Bitcoin price is rising regardless coronavirus outbreak
Bitcoin price has reached a mark of $10.000 which can mostly be explained by an effort of investors to find a safe haven amid the recent outbreak of coronavirus that has seriously affected many companies as in Asia, so as in other regions.
On Sunday, Bitcoin was traded at $10,335 on the bitcoin and cryptocurrency exchange based in Luxembourg – Bitstamp. That marked a high price for a 10-year-old cryptocurrency that has experienced struggles back in December 2018, when it hit a low of $3,196.
As trading in the cryptocurrency implies certain risks and is by its nature very volatile, even after its latest bull run, Bitcoin is far behind its all-time high of $20,000.
While many agree that coronavirus which has received an official name Covid-19 is the primary factor of the Bitcoin price surge, others believe that it is actually the upcoming Bitcoin ‘halving event’ in May that influenced the coin price. Meaning that miners will have twice as less coins available for mining than they were. The same happened back in 2016, which also resulted in price doubling and surging to a record high in the following year.
Russ Mould, the investment director at AJ Bell said:
“If bitcoin keeps going, this could well rekindle the debates as to whether bitcoin is money. That in turn fuels discussion over whether it is worthy of consideration as investment as part of a balanced portfolio.”
The cryptocurrency, especially Bitcoin, has a great potential to become a widely accepted alternative for traditional payment means like credit cards.

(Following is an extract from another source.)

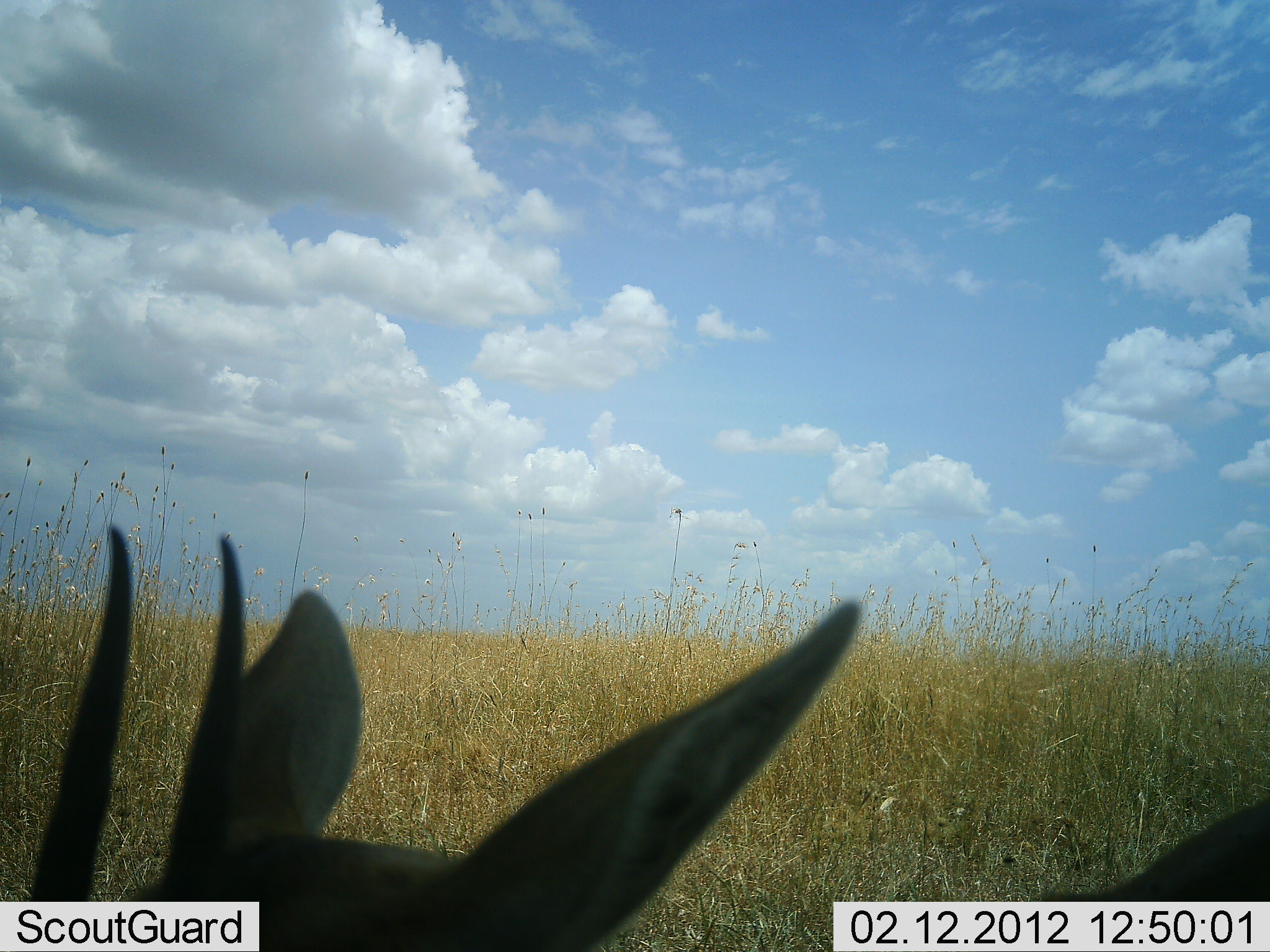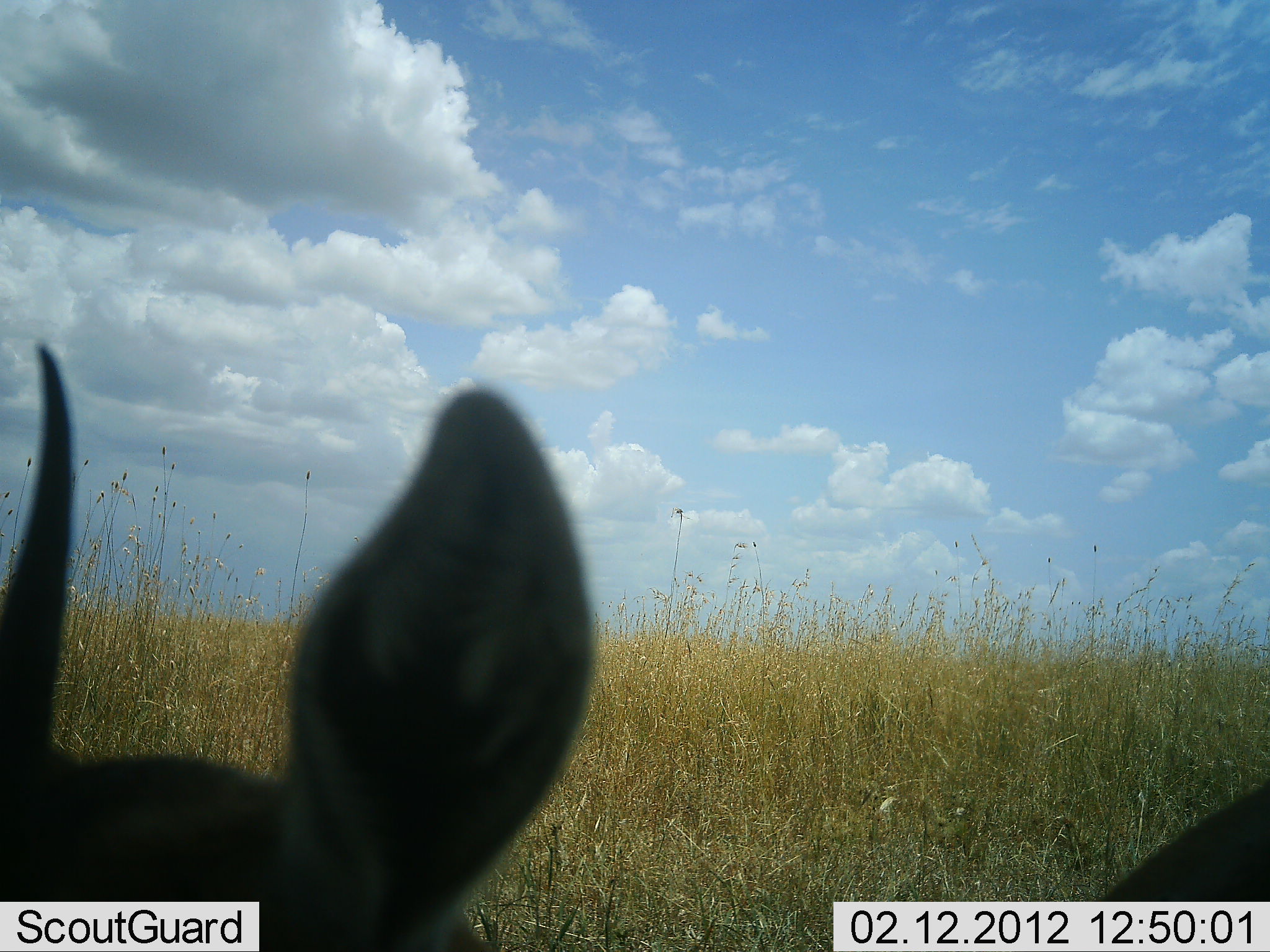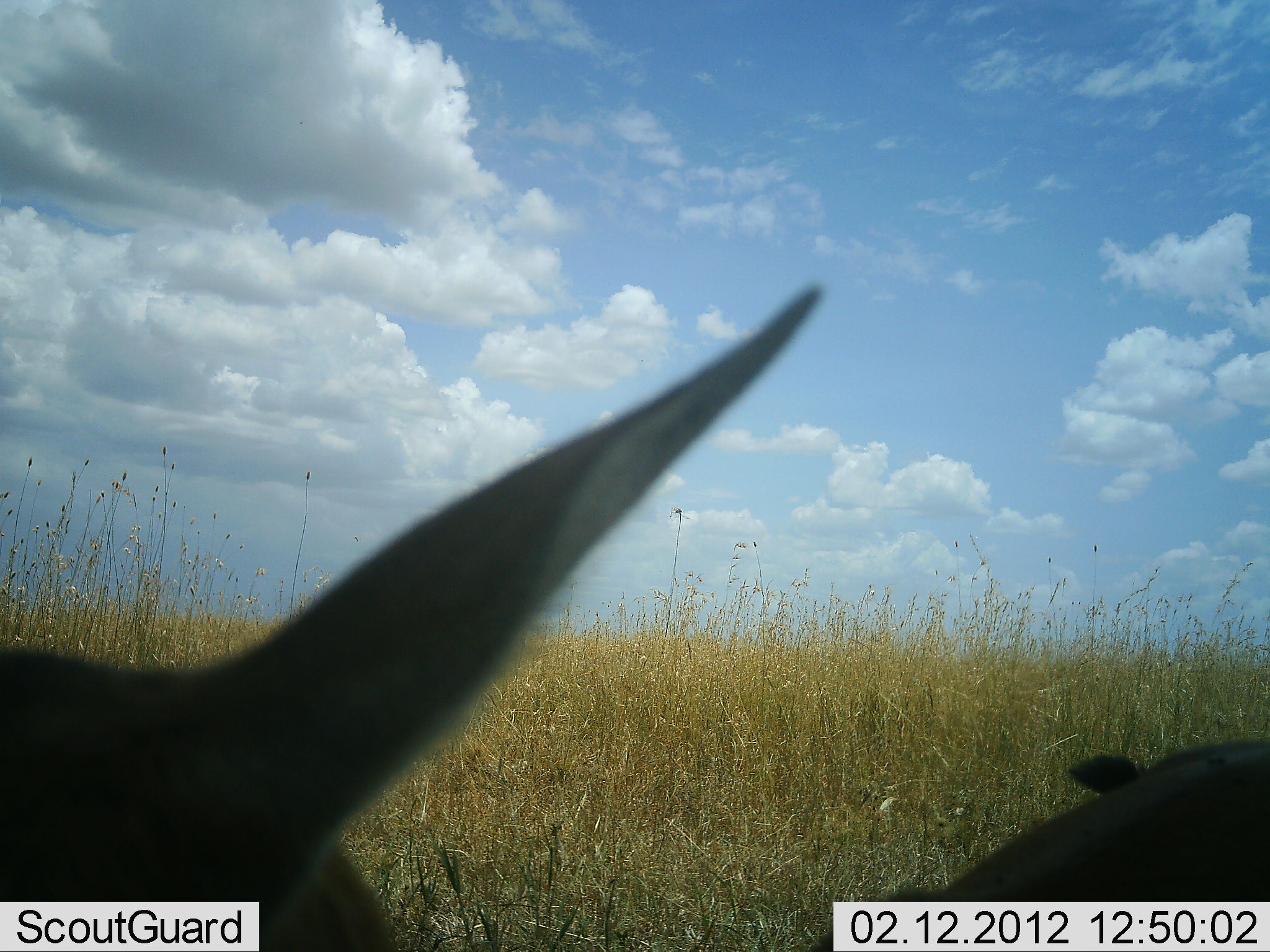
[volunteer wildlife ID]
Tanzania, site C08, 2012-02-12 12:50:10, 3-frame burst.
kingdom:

However, at the same time, experts are concerned that a wide adoption of Bitcoin can lead to serious consequences that users might not understand yet.
Russ Mould also added:
“The case for considering bitcoin to be money is that cryptocurrencies are money as they facilitate transactions over time and distance and represent a trusted medium (at least by some), just as cowrie shells, cows, metal, slips of paper and plastic cards have since time immemorial. [But] unless bitcoin can be used to buy groceries or pay taxes, they have limited use and thus value, no matter how many you have, goes the argument.”